= WHAT THE TASK REQUIRES =
An exact copy of every record below is required, with the pictures left out.

= TASK MATERIAL =
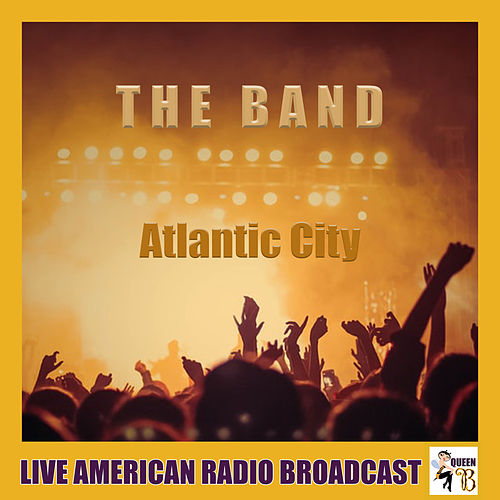 Atlantic City (Live) by The Band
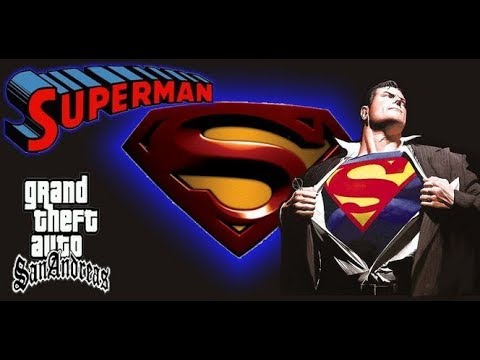 HOW TO INSTALL SUPERMAN MOD IN GTA SAN ANDREAS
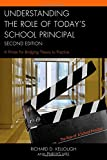 img - for Understanding the Role of Today's School Principal: A Primer for Bridging Theory to Practice book / textbook / text book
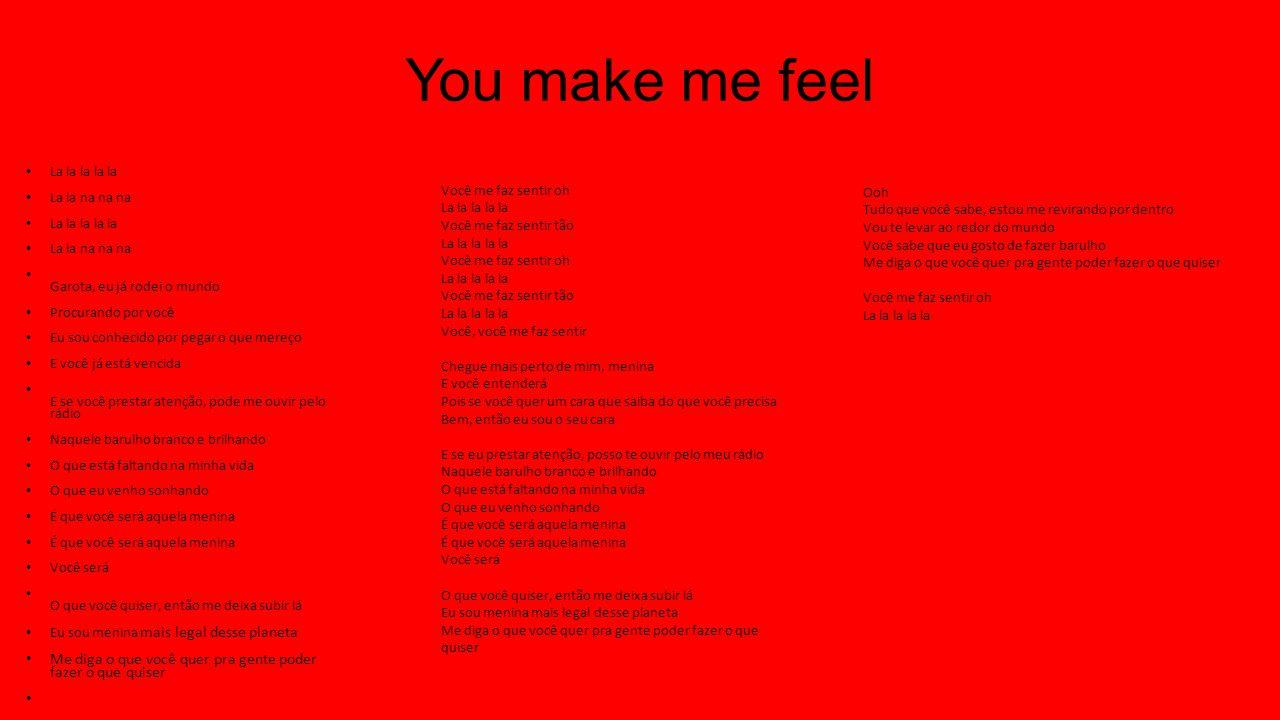 You make me feel La la la la la La la na na na La la la la la La la na na na Garota, eu já rodei o mundo Procurando por você Eu sou conhecido por pegar o que mereço E você já está vencida E se você prestar atenção, pode me ouvir pelo rádio Naquele barulho branco e brilhando O que está faltando na minha vida O que eu venho sonhando É que você será aquela menina Você será O que você quiser, então me deixa subir lá Eu sou menina mais legal desse planeta Me diga o que você quer pra gente poder fazer o que quiser Você me faz sentir oh La la la la la Você me faz sentir tão La la la la la Você me faz sentir oh La la la la la Você me faz sentir tão La la la la la Você, você me faz sentir Chegue mais perto de mim, menina E você entenderá Pois se você quer um cara que saiba do que você precisa Bem, então eu sou o seu cara E se eu prestar atenção, posso te ouvir pelo meu rádio Naquele barulho branco e brilhando O que está faltando na minha vida O que eu venho sonhando É que você será aquela menina Você será O que você quiser, então me deixa subir lá Eu sou menina mais legal desse planeta Me diga o que você quer pra gente poder fazer o que quiser Ooh Tudo que você sabe, estou me revirando por dentro Vou te levar ao redor do mundo Você sabe que eu gosto de fazer barulho Me diga o que você quer pra gente poder fazer o que quiser Você me faz sentir oh La la la la la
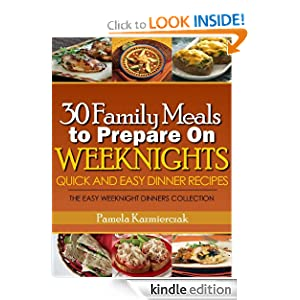 30 Family Meals To Prepare On Weeknights (Quick and Easy Dinner Recipes - The Easy Weeknight Dinners Collection)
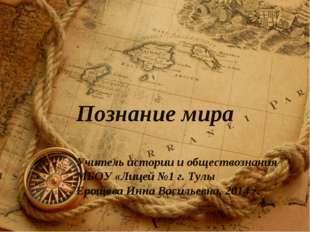 Познание мира Учитель истории и обществознания МБОУ «Лицей №1 г. Тулы Ерощева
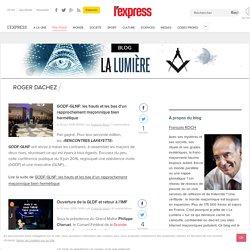 """LA LUMIĒRE"", le Blog franc et maçon de L'Express"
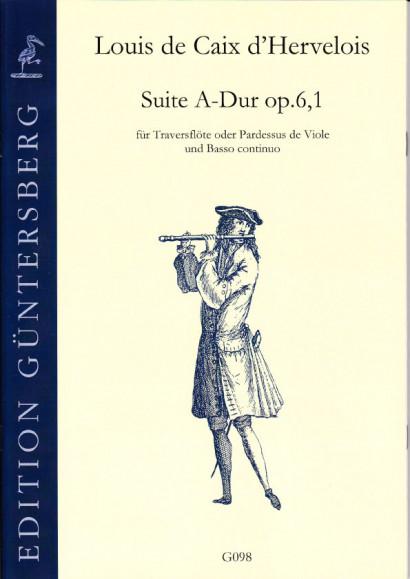 Caix d'Hervelois, Louis de (1680-1760): Suite A-Dur op. 6,1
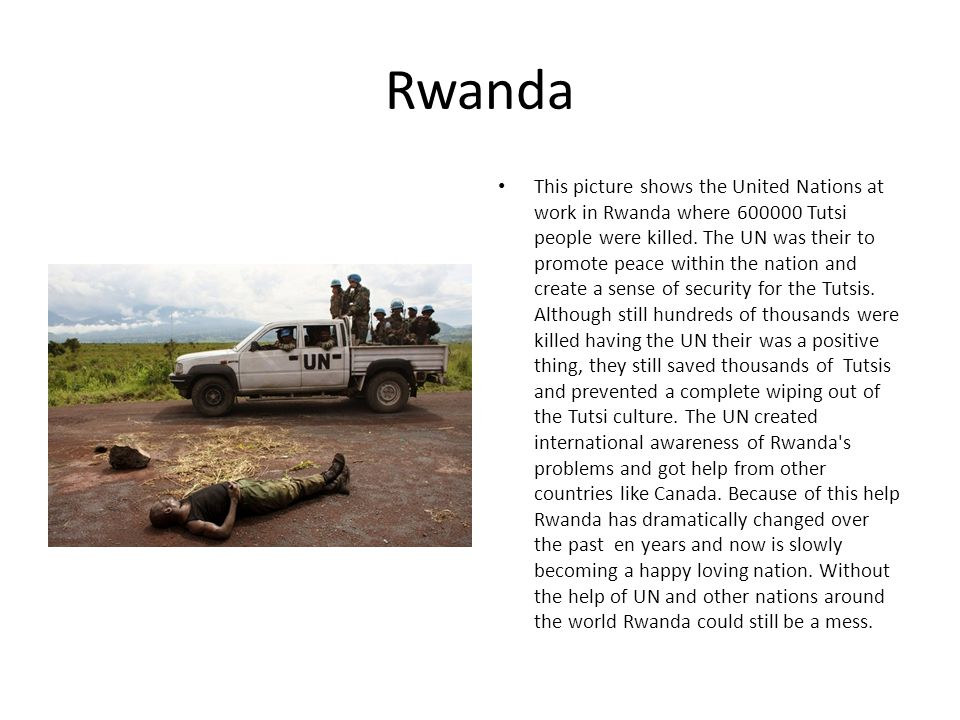 Rwanda This picture shows the United Nations at work in Rwanda where 600000 Tutsi people were killed. The UN was their to promote peace within the nat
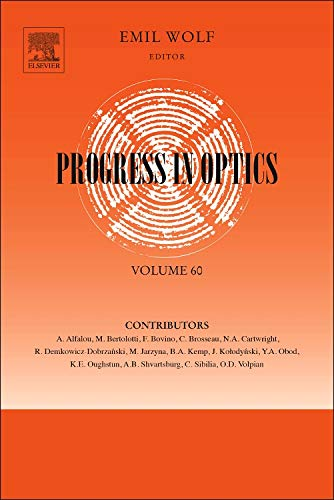 9780128022849: Progress in Optics, Volume 60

= SOLUTION FOR THIS TASK =
 Atlantic City (Live) by The Band
 HOW TO INSTALL SUPERMAN MOD IN GTA SAN ANDREAS
 img - for Understanding the Role of Today's School Principal: A Primer for Bridging Theory to Practice book / textbook / text book
 You make me feel La la la la la La la na na na La la la la la La la na na na Garota, eu já rodei o mundo Procurando por você Eu sou conhecido por pegar o que mereço E você já está vencida E se você prestar atenção, pode me ouvir pelo rádio Naquele barulho branco e brilhando O que está faltando na minha vida O que eu venho sonhando É que você será aquela menina Você será O que você quiser, então me deixa subir lá Eu sou menina mais legal desse planeta Me diga o que você quer pra gente poder fazer o que quiser Você me faz sentir oh La la la la la Você me faz sentir tão La la la la la Você me faz sentir oh La la la la la Você me faz sentir tão La la la la la Você, você me faz sentir Chegue mais perto de mim, menina E você entenderá Pois se você quer um cara que saiba do que você precisa Bem, então eu sou o seu cara E se eu prestar atenção, posso te ouvir pelo meu rádio Naquele barulho branco e brilhando O que está faltando na minha vida O que eu venho sonhando É que você será aquela menina Você será O que você quiser, então me deixa subir lá Eu sou menina mais legal desse planeta Me diga o que você quer pra gente poder fazer o que quiser Ooh Tudo que você sabe, estou me revirando por dentro Vou te levar ao redor do mundo Você sabe que eu gosto de fazer barulho Me diga o que você quer pra gente poder fazer o que quiser Você me faz sentir oh La la la la la
 30 Family Meals To Prepare On Weeknights (Quick and Easy Dinner Recipes - The Easy Weeknight Dinners Collection)
 Познание мира Учитель истории и обществознания МБОУ «Лицей №1 г. Тулы Ерощева
 """LA LUMIĒRE"", le Blog franc et maçon de L'Express"
 Caix d'Hervelois, Louis de (1680-1760): Suite A-Dur op. 6,1
 Rwanda This picture shows the United Nations at work in Rwanda where 600000 Tutsi people were killed. The UN was their to promote peace within the nat
 9780128022849: Progress in Optics, Volume 60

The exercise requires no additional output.